Charles Cotton, the CIPD’s head of pay and reward, told People Management that sectors such as finance and construction have traditionally seen a lack of gender pay balance, and should be proactively seeking to attract more women.
“This can mean challenging preconceptions about the nature of the work, and addressing historical issues with these industries being less welcoming to women and people from minority backgrounds,” he said.
“For these industries, implementing changes such as increasing flexible working, addressing issues over team bias, and encouraging inclusive and encouraging practices are quite minor individually, but could be significant broadly.”
Despite having a high concentration of female employees, the education sector reported a median pay gap of 19.5 per cent, with schools and academy trusts making up 40 of the 100 organisations with the largest pay gaps, according to analysis from the BBC.
The Universities and Colleges Employers Association (UCEA) said it had been working with trade union bodies since 2015 to try and address issues with gender gaps in the industry, releasing regular gender pay toolkits and driving an ongoing dialogue around pay issues.
A spokesperson told People Management: “All higher education institutions have been supportive of the UCEA’s past and ongoing joint work with the sector trade unions to develop a better understanding of practice and trends relating to gender pay gap issues, to explain the differences between equal pay auditing and gender pay gap action planning and to explore effective interventions.
“There is of course more work to be done to continue addressing the multiple causes and find solutions to ensure that women can progress their careers and move into senior levels in their workplaces.”
One company praised by government ministers for taking action over its gender pay was SSE plc – formerly Scottish and Southern Energy plc – which has an individual gender gap of 19.3 per cent, and forms part of the electricity, gas, steam and air conditioning supply sector, which has an overall median gender pay gap of 16.2 per cent.
SSE first published its pay data in 2016, and has rolled out multiple initiatives to tackle its gender pay gap since, including promoting flexible working, changing recruitment processes to include gender-neutral job posts, and promoting senior women in company adverts and reports and on its website.
“Genuine transformation for SSE, and across the UK’s labour market, will require meaningful societal changes as well as improvements at organisational level,” John Stewart, SSE’s director of human resources, told People Management. “SSE is committed to being a leader for driving change in both of these areas.”
But experts warned that in the aftermath of gender pay reporting, organisations must seek to address their gaps or risk losing out on key talent.
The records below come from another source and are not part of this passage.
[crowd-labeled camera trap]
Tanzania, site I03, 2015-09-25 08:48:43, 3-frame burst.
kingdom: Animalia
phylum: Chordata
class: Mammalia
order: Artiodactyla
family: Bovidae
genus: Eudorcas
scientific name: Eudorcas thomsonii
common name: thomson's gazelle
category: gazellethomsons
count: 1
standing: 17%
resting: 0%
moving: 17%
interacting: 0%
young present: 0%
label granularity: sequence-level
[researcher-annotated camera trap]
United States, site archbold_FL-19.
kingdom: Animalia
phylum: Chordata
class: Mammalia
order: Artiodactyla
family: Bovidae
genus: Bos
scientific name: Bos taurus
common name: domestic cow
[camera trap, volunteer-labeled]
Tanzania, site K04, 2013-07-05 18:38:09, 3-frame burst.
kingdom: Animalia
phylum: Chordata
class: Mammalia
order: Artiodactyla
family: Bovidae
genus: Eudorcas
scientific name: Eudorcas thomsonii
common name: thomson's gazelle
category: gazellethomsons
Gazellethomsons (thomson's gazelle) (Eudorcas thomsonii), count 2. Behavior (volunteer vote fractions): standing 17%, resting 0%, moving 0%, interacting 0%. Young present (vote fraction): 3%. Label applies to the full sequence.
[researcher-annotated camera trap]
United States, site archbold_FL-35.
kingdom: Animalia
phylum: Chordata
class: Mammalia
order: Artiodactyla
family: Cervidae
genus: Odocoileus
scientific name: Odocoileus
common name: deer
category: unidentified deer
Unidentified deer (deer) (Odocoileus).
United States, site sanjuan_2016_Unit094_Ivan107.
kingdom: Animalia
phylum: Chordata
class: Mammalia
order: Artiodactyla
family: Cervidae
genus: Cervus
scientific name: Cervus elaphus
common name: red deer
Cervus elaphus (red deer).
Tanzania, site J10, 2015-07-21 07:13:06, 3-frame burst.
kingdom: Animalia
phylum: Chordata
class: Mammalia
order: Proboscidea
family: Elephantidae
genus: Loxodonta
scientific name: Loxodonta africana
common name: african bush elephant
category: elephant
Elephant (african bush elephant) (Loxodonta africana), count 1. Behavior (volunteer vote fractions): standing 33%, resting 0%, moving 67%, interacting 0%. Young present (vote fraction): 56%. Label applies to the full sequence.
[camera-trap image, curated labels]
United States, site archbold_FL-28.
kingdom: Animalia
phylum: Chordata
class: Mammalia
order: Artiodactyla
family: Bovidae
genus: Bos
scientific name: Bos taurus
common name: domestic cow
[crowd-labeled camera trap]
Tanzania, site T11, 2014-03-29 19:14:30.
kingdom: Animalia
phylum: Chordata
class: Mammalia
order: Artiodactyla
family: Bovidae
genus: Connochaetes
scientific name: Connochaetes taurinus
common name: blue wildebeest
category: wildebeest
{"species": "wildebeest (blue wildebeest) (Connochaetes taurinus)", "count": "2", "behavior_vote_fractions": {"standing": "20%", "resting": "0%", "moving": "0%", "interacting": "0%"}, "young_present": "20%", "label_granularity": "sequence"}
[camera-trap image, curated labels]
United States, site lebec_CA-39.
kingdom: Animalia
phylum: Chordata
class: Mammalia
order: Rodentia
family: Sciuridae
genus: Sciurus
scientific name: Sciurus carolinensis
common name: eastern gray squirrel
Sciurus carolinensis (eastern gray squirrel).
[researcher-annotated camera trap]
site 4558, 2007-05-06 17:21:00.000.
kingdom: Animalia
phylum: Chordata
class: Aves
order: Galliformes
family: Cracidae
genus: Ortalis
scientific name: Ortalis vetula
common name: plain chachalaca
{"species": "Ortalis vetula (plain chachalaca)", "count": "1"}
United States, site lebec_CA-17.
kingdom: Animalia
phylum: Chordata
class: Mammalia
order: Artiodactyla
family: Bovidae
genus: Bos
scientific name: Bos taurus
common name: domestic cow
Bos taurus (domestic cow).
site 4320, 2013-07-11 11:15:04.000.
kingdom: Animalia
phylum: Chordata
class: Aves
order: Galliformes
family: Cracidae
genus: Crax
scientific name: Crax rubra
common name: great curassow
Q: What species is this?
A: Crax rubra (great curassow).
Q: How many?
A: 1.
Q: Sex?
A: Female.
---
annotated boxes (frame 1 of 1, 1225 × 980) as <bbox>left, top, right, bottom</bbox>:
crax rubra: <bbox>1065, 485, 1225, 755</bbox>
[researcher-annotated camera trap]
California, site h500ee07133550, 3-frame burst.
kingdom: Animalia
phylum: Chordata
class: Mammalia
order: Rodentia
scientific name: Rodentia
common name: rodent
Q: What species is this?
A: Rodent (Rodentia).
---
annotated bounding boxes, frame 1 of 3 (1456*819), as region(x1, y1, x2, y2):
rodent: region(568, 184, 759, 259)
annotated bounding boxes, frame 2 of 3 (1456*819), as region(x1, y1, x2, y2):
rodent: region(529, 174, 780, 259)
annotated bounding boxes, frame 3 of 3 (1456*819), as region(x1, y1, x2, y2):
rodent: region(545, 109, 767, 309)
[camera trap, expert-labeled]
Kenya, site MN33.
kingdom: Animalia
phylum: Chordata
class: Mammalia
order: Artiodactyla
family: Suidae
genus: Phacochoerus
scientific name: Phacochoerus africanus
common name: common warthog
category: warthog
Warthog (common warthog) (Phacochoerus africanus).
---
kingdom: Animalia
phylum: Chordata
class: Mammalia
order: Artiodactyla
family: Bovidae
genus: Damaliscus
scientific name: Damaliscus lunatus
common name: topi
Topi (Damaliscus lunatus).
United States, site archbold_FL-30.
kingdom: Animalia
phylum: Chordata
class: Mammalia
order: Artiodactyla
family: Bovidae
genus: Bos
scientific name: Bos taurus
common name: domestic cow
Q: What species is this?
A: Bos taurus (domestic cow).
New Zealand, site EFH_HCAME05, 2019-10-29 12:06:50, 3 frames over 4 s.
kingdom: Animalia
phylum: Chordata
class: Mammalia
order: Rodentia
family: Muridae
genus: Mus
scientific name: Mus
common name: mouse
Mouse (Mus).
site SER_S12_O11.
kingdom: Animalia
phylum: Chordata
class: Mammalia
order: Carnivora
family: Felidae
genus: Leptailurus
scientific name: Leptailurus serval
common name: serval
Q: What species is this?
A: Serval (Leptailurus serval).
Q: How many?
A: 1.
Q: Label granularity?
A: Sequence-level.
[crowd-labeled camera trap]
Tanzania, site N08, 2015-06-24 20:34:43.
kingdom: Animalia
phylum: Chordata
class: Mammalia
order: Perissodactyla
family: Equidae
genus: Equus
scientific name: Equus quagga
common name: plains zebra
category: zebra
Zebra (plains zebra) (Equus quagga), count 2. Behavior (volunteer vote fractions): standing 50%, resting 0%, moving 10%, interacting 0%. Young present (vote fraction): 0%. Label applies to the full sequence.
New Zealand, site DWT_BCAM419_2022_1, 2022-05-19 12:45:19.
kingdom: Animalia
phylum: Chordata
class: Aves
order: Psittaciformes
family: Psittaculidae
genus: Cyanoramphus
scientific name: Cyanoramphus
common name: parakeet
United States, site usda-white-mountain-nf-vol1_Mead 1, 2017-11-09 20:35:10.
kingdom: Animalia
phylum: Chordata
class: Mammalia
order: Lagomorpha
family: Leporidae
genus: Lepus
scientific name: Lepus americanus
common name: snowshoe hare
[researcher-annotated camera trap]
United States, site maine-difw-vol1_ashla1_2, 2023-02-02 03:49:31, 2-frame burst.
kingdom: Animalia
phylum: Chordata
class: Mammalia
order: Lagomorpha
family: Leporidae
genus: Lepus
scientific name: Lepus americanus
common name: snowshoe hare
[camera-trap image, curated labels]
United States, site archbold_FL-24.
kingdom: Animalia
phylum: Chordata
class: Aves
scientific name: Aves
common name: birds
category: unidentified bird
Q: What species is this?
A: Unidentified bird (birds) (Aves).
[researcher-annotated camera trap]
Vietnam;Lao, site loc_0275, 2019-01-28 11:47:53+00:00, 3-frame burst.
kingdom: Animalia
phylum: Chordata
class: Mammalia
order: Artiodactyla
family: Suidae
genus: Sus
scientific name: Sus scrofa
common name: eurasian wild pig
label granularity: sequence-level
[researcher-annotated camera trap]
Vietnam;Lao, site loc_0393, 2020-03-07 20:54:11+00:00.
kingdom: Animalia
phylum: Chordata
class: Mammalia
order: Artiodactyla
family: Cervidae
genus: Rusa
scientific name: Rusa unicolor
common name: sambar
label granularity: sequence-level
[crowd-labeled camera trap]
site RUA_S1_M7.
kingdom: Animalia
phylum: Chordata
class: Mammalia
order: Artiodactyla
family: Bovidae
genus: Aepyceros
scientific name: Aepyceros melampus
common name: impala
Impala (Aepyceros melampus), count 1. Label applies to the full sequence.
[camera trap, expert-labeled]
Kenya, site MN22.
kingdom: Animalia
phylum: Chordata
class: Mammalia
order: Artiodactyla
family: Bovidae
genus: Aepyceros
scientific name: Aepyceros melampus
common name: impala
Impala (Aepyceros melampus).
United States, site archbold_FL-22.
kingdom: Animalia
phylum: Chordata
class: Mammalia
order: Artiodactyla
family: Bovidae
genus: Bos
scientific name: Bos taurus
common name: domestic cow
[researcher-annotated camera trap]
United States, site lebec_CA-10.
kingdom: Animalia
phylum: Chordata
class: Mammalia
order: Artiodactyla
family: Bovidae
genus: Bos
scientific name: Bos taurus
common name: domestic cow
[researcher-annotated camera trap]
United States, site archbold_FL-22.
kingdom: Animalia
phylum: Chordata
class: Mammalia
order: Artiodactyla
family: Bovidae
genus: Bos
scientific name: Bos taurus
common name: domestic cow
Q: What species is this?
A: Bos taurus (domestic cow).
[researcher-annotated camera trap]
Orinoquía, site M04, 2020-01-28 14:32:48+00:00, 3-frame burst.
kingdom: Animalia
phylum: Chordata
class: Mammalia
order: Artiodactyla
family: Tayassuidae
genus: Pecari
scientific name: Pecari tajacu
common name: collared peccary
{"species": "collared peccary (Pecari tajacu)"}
Cotton added that for many organisations the issues reflected wider problems with working culture, which are harder to tackle.
“Many organisations are recognising the importance of the gender pay issue and putting plans into action, but it’s early days – and the danger is that these good intentions get bogged down by implementation and line manager attitude,” he said.
“Making these changes must be seen as both an organisational change and a business need, rather than an add-on; it should extend to changing careers advice in schools, to be more inclusive of different sectors, implementing changes to childcare supported by the government, and addressing broader cultural attitudes around men and women in the workplace.”